A community farm surrounded on all sides by transit. Buses, cars and trains provide an urban hum while the gardens are tended by locals at La Finca Del Sur.
Like kids on a school day, we were shuffled into yellow buses. With knees gouging the seat in front, I imagined the days when fitting comfortably in this tiny space might have been possible.
Today's field trip was being organized by the American Community Gardening Association as a part of the 32nd Annual Conference being held at Columbia University's Manhattan campus. Our assignment would bring us to the Bronx. I'd never been there, so the idea of traipsing on new ground looking at their community gardens peaked my interest. There were amazing things happening in challenging situations. The people we met had vision, believed in the power of their communities and realized that the garden could make it all happen.
Rainwater collection systems were the norm at almost all the sites we visited.
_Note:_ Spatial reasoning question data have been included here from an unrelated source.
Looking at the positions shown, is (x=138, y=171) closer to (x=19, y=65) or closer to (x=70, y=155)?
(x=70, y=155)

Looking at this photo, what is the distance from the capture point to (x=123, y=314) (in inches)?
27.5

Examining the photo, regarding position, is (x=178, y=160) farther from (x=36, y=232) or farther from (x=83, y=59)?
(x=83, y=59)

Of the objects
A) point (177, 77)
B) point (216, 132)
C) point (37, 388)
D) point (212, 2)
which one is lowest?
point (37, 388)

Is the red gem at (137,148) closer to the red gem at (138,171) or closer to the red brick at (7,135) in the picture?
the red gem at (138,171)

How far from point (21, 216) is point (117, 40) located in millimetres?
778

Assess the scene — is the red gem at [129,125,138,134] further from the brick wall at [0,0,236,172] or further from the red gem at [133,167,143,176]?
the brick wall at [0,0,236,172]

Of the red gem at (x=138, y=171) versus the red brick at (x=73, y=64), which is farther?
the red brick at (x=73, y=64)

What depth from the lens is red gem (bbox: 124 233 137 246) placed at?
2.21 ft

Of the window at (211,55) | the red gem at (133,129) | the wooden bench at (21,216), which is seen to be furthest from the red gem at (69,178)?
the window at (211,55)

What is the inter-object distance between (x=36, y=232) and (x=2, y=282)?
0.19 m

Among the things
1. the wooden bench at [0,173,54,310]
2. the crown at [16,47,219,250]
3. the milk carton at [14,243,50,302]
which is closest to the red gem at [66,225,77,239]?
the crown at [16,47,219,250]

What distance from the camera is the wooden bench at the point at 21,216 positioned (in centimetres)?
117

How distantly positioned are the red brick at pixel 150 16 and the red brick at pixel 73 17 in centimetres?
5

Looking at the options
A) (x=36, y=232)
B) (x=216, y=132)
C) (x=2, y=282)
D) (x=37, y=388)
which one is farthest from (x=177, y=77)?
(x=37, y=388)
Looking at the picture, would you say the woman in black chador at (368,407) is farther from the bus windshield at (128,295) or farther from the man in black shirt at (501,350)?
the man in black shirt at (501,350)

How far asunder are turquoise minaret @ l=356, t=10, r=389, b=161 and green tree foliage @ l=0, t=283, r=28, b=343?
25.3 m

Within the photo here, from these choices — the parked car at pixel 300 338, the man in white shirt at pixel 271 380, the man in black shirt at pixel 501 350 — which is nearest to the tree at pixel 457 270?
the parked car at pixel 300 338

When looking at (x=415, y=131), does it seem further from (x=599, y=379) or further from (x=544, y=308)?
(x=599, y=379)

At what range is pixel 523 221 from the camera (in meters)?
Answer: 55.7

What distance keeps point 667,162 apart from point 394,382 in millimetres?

Notice how the roof is tied into the gutter and runs through pipes to the collection tank.
A Tats Cru mural colors a small community garden as a part of The Point, a community youth development center in the South Bronx. The mural is one of many as this is also Tats Cru's headquarters.
Most gardens get their city water from a hydrant on the street.
A conference participant eyes a plot through the decorative enclosure.
The garden oasis known as El Flamboyan Community Garden has many different nationalities represented, making it a melting pot for interesting growing techniques and vegetable varieties. All were surrounded by neighborhood highrise housing.
Bees and chickens were found in several gardens. Barriers were not used to keep anyone away from the bee hives. Local children's groups assisted in monitoring the hive activity and harvesting honey. We were told fruit tree production had escalated since the bees were introduced into the garden.